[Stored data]
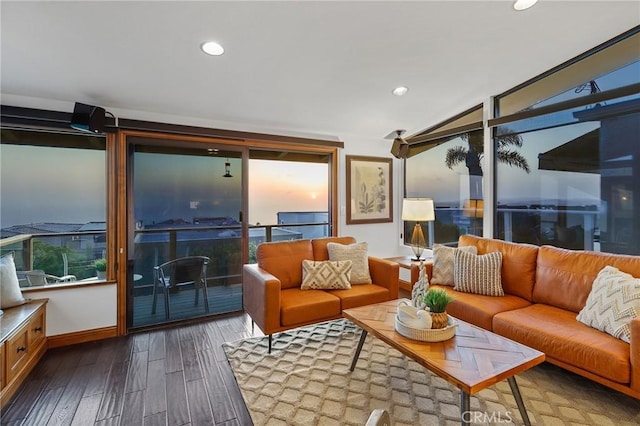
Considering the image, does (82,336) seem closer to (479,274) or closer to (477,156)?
(479,274)

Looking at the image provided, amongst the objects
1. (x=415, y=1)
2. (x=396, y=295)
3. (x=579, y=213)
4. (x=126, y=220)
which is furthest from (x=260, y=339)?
(x=579, y=213)

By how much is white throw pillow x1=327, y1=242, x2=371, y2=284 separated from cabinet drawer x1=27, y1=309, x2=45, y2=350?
2649 mm

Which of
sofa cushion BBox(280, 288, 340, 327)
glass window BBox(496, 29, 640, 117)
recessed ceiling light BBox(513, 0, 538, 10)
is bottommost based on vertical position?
sofa cushion BBox(280, 288, 340, 327)

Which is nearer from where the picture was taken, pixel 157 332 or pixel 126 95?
pixel 126 95

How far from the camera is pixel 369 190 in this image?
182 inches

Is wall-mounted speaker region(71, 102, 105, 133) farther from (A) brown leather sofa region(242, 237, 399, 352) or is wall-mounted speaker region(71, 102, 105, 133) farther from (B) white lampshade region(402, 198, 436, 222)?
(B) white lampshade region(402, 198, 436, 222)

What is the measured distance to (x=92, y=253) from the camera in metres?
3.11

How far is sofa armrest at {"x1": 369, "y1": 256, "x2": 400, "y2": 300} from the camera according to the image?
3192mm

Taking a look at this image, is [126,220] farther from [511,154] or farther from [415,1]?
[511,154]

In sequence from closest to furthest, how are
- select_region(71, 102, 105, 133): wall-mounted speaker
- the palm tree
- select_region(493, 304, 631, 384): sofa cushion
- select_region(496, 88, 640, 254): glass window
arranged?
select_region(493, 304, 631, 384): sofa cushion
select_region(496, 88, 640, 254): glass window
select_region(71, 102, 105, 133): wall-mounted speaker
the palm tree

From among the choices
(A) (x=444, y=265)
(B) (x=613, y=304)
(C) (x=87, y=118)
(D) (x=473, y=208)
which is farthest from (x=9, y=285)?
(D) (x=473, y=208)

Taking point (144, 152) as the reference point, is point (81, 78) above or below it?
above

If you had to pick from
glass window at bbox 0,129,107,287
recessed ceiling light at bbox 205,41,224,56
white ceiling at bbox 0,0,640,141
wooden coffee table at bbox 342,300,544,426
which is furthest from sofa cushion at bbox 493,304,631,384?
glass window at bbox 0,129,107,287

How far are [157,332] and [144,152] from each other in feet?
6.31
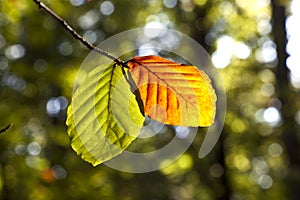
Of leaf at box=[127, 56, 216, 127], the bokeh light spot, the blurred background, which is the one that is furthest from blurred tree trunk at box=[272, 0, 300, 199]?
leaf at box=[127, 56, 216, 127]

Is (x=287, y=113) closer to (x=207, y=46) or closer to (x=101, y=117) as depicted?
(x=207, y=46)

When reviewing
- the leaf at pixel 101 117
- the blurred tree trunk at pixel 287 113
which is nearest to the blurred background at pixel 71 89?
the blurred tree trunk at pixel 287 113

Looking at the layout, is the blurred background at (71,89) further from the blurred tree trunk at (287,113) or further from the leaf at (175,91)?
the leaf at (175,91)

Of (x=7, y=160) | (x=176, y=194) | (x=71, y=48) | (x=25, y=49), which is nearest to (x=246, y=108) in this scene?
(x=176, y=194)

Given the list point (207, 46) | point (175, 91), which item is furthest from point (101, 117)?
point (207, 46)

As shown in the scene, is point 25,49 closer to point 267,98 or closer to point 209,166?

Written problem » Rewrite every line of the stored data above as a numbered list, skipping blank lines. Leave the picture markers out.

Answer in full »
1. Considering the image, does (82,336) seem closer to (479,274) or closer to (477,156)?
2. (479,274)
3. Looking at the image provided, amongst the objects
4. 1. (x=415, y=1)
5. 2. (x=396, y=295)
6. 3. (x=579, y=213)
7. 4. (x=126, y=220)
8. which is furthest from (x=260, y=339)?
9. (x=579, y=213)
10. By how much is white throw pillow x1=327, y1=242, x2=371, y2=284 separated from cabinet drawer x1=27, y1=309, x2=45, y2=350?
11. 2649 mm
12. Which of
13. sofa cushion BBox(280, 288, 340, 327)
14. glass window BBox(496, 29, 640, 117)
15. recessed ceiling light BBox(513, 0, 538, 10)
16. is bottommost based on vertical position?
17. sofa cushion BBox(280, 288, 340, 327)
18. Which is nearer from where the picture was taken, pixel 157 332 or pixel 126 95?
19. pixel 126 95
20. How far from the camera is pixel 369 190 in this image?
21. 182 inches
22. Is wall-mounted speaker region(71, 102, 105, 133) farther from (A) brown leather sofa region(242, 237, 399, 352) or is wall-mounted speaker region(71, 102, 105, 133) farther from (B) white lampshade region(402, 198, 436, 222)?
23. (B) white lampshade region(402, 198, 436, 222)
24. What is the measured distance to (x=92, y=253) from the camera in metres?
25. 3.11
26. How far is sofa armrest at {"x1": 369, "y1": 256, "x2": 400, "y2": 300} from the camera according to the image?
27. 3192mm
28. Taking a look at this image, is [126,220] farther from [511,154] or farther from [415,1]?
29. [511,154]
30. In sequence from closest to furthest, how are
31. - select_region(71, 102, 105, 133): wall-mounted speaker
32. - the palm tree
33. - select_region(493, 304, 631, 384): sofa cushion
34. - select_region(496, 88, 640, 254): glass window
35. arranged?
36. select_region(493, 304, 631, 384): sofa cushion
37. select_region(496, 88, 640, 254): glass window
38. select_region(71, 102, 105, 133): wall-mounted speaker
39. the palm tree
40. From among the choices
41. (A) (x=444, y=265)
42. (B) (x=613, y=304)
43. (C) (x=87, y=118)
44. (D) (x=473, y=208)
45. which is farthest from (x=9, y=285)?
46. (D) (x=473, y=208)
47. Taking point (144, 152) as the reference point, is point (81, 78) above or below it?
48. above
49. If you had to pick from
50. glass window at bbox 0,129,107,287
51. recessed ceiling light at bbox 205,41,224,56
52. white ceiling at bbox 0,0,640,141
53. wooden coffee table at bbox 342,300,544,426
54. which is furthest from sofa cushion at bbox 493,304,631,384?
55. glass window at bbox 0,129,107,287
56. How far are [157,332] and [144,152] from each other in feet?
57. 6.31
58. Of leaf at box=[127, 56, 216, 127], the bokeh light spot, the blurred background, which is the one that is furthest from blurred tree trunk at box=[272, 0, 300, 199]?
59. leaf at box=[127, 56, 216, 127]
60. Is (x=287, y=113) closer to (x=207, y=46) or closer to (x=101, y=117) as depicted?
61. (x=207, y=46)
62. When reviewing
63. - the leaf at pixel 101 117
64. - the blurred tree trunk at pixel 287 113
65. which is nearest to the blurred background at pixel 71 89?
66. the blurred tree trunk at pixel 287 113
67. Looking at the layout, is the blurred background at (71,89) further from the blurred tree trunk at (287,113) or further from the leaf at (175,91)?
68. the leaf at (175,91)
69. Of (x=7, y=160) | (x=176, y=194) | (x=71, y=48) | (x=25, y=49), which is nearest to (x=246, y=108) in this scene?
70. (x=176, y=194)
71. Given the list point (207, 46) | point (175, 91), which item is furthest from point (101, 117)?
72. point (207, 46)
73. As shown in the scene, is point 25,49 closer to point 267,98 or closer to point 209,166?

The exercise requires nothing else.